Tickets: $20 in advance / $25 day of show
Doors: 7:30 pm / 21 and Over
Turkuaz is a 9-piece “Powerfunk” outfit from Brooklyn, NY, whose modern take on the classic funk sound has established them as leaders in the funk revolution that’s currently taking place in the genre. Blending elements of Pop, R&B, and Soul with their distinct aggressive funk core, Turkuaz sounds like the musical love child of Sly & the Family Stone and Talking Heads.
With the release of their new album Digitonium, Turkuaz’s sound is more accessible than ever and poised to break out to a more mainstream audience. With a playful feel that evokes the best of 80s dance music, Turkuaz’s tightly arranged songs are built on thick grooves, driven by powerhouse rhythm and horn sections, as well as four distinct vocalists.

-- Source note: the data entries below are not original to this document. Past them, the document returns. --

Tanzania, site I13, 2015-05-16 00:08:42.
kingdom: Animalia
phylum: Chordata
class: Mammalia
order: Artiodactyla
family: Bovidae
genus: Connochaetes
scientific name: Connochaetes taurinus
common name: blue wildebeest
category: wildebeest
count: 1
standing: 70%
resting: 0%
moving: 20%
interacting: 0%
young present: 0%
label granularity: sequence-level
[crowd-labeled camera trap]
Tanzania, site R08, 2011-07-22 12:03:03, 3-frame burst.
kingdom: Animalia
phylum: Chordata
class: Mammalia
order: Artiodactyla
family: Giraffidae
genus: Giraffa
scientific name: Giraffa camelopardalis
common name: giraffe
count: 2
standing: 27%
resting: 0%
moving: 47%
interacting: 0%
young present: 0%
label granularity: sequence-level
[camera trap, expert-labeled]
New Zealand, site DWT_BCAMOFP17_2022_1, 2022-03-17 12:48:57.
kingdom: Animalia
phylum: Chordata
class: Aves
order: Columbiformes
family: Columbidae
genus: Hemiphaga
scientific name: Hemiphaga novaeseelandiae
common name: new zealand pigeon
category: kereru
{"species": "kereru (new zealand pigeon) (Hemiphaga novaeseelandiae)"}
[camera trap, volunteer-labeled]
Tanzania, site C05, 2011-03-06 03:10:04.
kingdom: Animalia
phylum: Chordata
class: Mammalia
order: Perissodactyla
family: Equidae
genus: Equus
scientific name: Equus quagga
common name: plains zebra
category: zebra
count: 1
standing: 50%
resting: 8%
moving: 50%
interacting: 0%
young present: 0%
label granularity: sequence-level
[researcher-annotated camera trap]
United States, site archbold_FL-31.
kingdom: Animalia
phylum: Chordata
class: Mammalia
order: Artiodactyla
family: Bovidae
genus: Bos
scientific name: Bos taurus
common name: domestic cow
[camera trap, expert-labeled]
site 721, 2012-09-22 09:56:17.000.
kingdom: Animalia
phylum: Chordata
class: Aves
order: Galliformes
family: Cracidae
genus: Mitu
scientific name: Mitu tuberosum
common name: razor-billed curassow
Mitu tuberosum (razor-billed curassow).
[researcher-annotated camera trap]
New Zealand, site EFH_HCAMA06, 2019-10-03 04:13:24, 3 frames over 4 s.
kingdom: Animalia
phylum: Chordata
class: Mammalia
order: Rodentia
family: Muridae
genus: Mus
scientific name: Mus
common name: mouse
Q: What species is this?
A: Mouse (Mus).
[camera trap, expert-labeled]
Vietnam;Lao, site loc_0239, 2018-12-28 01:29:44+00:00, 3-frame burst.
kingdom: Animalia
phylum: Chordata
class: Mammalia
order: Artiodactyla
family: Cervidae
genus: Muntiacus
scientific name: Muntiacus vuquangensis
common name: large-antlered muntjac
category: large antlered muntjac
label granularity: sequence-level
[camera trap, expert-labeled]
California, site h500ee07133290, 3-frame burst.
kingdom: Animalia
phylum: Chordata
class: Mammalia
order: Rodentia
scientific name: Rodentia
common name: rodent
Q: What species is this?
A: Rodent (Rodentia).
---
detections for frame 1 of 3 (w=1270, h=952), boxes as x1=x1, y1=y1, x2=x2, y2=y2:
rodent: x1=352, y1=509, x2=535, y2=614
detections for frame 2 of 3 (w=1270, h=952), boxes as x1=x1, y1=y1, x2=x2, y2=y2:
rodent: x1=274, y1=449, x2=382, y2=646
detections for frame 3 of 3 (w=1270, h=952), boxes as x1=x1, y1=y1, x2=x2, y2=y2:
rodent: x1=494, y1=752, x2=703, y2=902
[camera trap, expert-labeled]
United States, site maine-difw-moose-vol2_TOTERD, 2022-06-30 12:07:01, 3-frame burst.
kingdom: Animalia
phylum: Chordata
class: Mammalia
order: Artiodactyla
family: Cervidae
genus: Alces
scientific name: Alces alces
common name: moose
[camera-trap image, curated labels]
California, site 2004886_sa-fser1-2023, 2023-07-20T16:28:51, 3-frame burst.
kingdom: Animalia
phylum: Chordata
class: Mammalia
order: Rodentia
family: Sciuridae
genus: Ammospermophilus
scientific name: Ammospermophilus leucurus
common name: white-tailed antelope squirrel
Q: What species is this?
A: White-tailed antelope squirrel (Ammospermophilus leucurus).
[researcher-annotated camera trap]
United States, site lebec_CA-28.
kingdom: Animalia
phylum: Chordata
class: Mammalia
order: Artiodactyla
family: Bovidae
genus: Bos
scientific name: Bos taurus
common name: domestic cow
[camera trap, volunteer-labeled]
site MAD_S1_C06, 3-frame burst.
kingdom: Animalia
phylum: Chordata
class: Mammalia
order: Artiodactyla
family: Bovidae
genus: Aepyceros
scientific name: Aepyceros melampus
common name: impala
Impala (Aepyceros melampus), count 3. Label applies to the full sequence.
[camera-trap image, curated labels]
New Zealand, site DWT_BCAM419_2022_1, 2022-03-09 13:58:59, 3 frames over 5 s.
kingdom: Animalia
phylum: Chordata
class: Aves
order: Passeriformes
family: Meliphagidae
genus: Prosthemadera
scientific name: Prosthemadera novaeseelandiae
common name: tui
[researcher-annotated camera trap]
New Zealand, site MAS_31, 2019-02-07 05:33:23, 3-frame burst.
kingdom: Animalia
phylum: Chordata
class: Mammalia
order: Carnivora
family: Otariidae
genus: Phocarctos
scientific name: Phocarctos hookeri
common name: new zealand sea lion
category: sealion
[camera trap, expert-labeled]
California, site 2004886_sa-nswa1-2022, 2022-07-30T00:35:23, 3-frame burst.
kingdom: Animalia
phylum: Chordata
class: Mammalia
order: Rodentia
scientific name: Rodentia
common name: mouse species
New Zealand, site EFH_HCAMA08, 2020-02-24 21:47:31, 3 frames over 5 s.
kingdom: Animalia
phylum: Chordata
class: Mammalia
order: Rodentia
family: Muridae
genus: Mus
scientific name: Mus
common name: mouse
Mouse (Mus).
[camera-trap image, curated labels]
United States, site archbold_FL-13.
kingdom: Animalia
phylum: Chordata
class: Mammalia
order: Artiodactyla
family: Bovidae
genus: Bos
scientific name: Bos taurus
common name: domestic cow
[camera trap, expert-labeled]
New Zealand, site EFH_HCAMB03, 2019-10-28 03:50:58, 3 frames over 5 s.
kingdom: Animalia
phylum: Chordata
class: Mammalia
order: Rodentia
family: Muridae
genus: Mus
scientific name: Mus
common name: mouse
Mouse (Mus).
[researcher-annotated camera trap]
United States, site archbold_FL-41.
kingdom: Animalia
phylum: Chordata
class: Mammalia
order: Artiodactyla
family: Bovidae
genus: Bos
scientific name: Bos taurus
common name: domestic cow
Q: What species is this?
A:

The group’s constant coast-to-coast touring since 2012 has earned them a passionate and dedicated national fan base that’s consistently growing. A dance band at their roots, Turkuaz’s live shows are high-energy, floor-shaking, visually appealing events filled with colorful clothing and choreographed dance moves that always leave attendees wanting more.
Turkuaz’s crossover appeal has never been more evident-- from a recent video performance going viral and receiving over 2 million Facebook views, to their music providing the soundtrack to New York Knicks games at Madison Square Garden, to constant rotation on Sirius XM Radio, Turkuaz is, as Relix Magazine says, “on the verge.”
Over a few short years of touring, Jelly Bread has risen from Reno/Lake Tahoe area favorites into a nationally- touring, powerhouse quintet that delivers a high-energy, chameleonic playlist all over the United States. Jelly Bread’s distinct style is identified by a blend of desert twang meeting the urban tones of funk and rock. Exceptional songwriting and storytelling interlaced with four part harmonies, intricate “in-the-pocket” drum and bass grooves, swampy lap steel guitar, dirt under the fingernails guitar licks, tasty talkbox, “take-’em-to-church” organ come together into a sound that is downright appetizing.
Here, There & Everywhere was mixed by renowned engineer/producer Justin Phelps (Cake, Galactic, Fruition, The Mars Volta, The Neville Brothers, and Dead Kennedys among many others). Jelly Bread has performed direct support for the likes of Robert Cray, Robert Randolph and the Family Band, Moe, Rusted Root, JJ Grey, Dragon Smoke (members of Galactic), The Motet, Ivan Neville’s Dumpstaphunk, Lukas Nelson and the Promise of the Real, Pimps of Joytime, Sister Sparrow and the Dirty Birds, Allen Stone Band, Orgone, Kyle Hollingsworth Band, Carolyn Wonderland, and The California Honeydrops. The band has also appeared at premiere festivals including the Xerox Rochester International Jazz Festival, Safeway Waterfront Blues Festival, High Sierra, Joshua Tree, Strawberry, and Mammoth Festival of Beers and Bluesapalooza.